There is a small but growing number of people who do not believe this. Systems involving billions of people interacting are just too complex for us to completely understand. When central bankers take action to control the economy, there are adverse consequences.
In this post, Yglesias points to the genius of central bankers in steering the Australian economy to over twenty years of recession-less growth. He dismisses skeptics pointing out that external factors, in this case booming commodity prices and Chinese growth, were the reasons why Australia did not experience a recession in 2008-2009 like the rest of the world.
He points to the fact that Australia skipped the 2000-2001 recession. A recession is two consecutive quarters of the economy shrinking:
He’s right about that, but just barely. The economy did not shrink in the last quarter of 2000, but it did not grow either. In fact, Australia was a rounding error away from a recession. Still, “recession” is a technical term, and he is correct in touting Australia’s impressive economy over the last two decades.
The problem is that Australia’s long boom has little to do with super bankers. In fact, it looks just like any other boom driven by similar factors.
Another country that has famously avoided recession for the last two decades is China. This is not a coincidence. China is a manufacturing powerhouse and requires raw materials for its industries. Australia has plenty of those.
Look at these charts illustrating Chinese GDP, Australian GDP and Australian exports over the last 23 years:
It appears to me that central bankers have little to do with this dynamic. China has been industrializing rapidly, and Australia has hitched its wagon to the Chinese miracle by selling it raw materials. This process would have happened with or without central bank intervention.
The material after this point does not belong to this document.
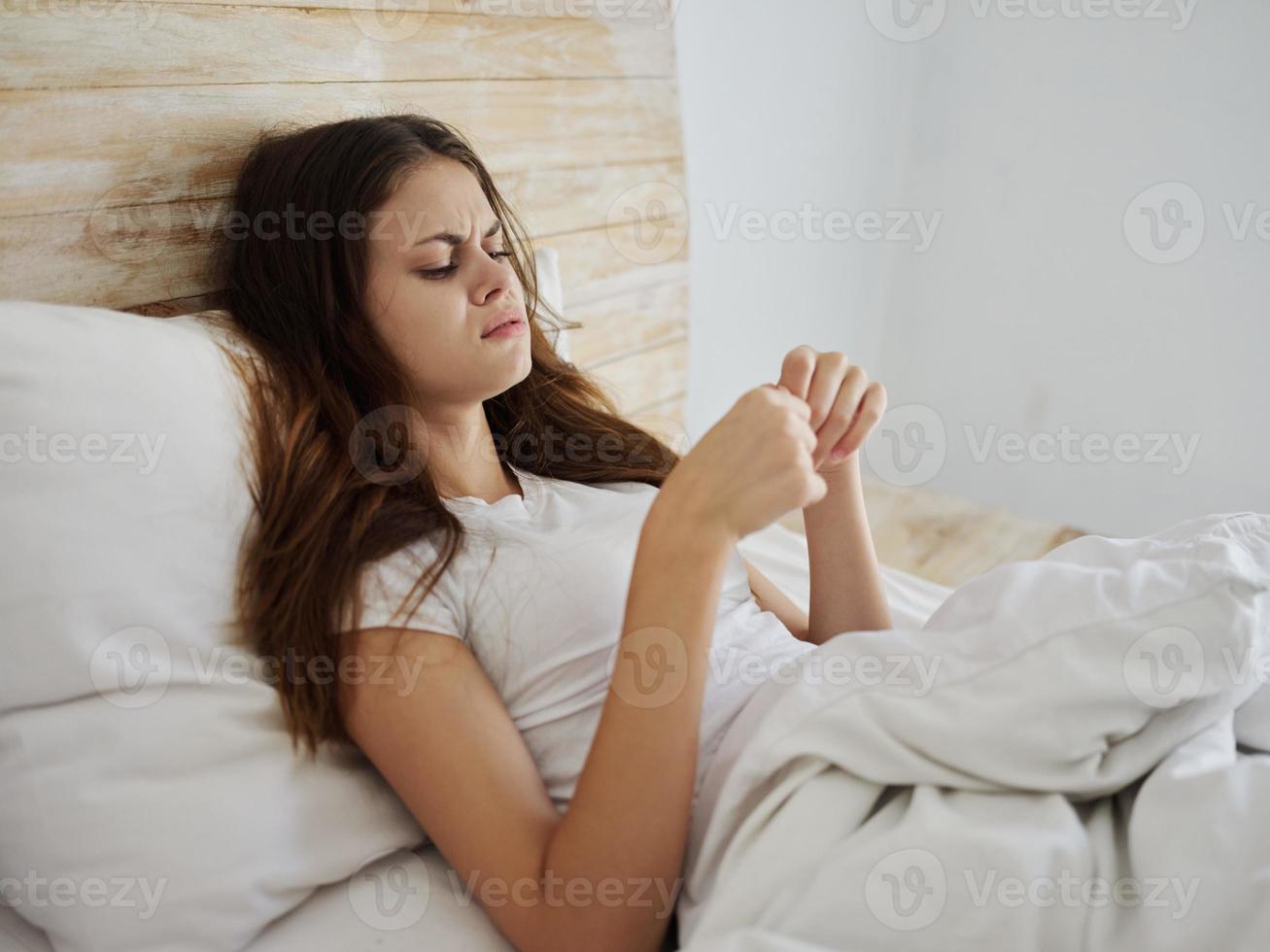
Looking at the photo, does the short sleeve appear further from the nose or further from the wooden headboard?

Australia is also benefiting from favorable demographic trends. Its population has increased by 35% since 1989. By comparison, the United States has experienced a 22% population increase in the same period with Japan showing an increase of less than 4%. While central banks can stimulate the economy in the short-term by monkeying with interest rates, that’s all they can stimulate as they have no expertise in growing the population. These population growth rates, which directly feed economic growth rates, have nothing to do with central bankers.
What central bankers can do is create bubbles and stoke inflation through their policy decisions. Here is Australia’s recent interest and inflation rates history:
Inflation has always been a problem in Australia. Due to its geography, it must rely on exports to support itself. Even though the country has been growing on the back of exports, Australia has run a persistent current account deficit for the last two decades:
This is the first symptom of a credit bubble, which occurs when central banks maintain interest rates too low for too long. As we have seen here in the United States and in Spain, a credit bubble certainly will grow your economy rapidly, but there are always the unintended consequences of such action. These result in a credit bust leading to recession or depression if you maintain a tight money policy à la Spain’s continued use of the euro.
The second symptom of a credit bubble is an increase in outstanding loans to the private sector. Voila:
Australia’s steady increase in debt has contributed to its phenomenal growth over the last two decades. When the central bank sets a low interest rate making money cheap, people use more of it in the form of loans. This leads to asset price inflation, which is evident in housing prices:
Australia’s central bankers are no geniuses. They merely inflated a credit bubble like that in the United States. Furthermore, the Aussies also benefited from China’s growth causing a commodity price bubble led by the biggest bubble of them all, the price of iron ore:
The Reserve Bank of Australia’s recent rate cut is merely an attempt to keep the credit bubble inflated, but their efforts will be futile. Australia is ripe for a recession and it will have one. It make take a few years, but the myth of the super banker will be debunked as the world economy suffers from the end of the credit bubble one country at a time.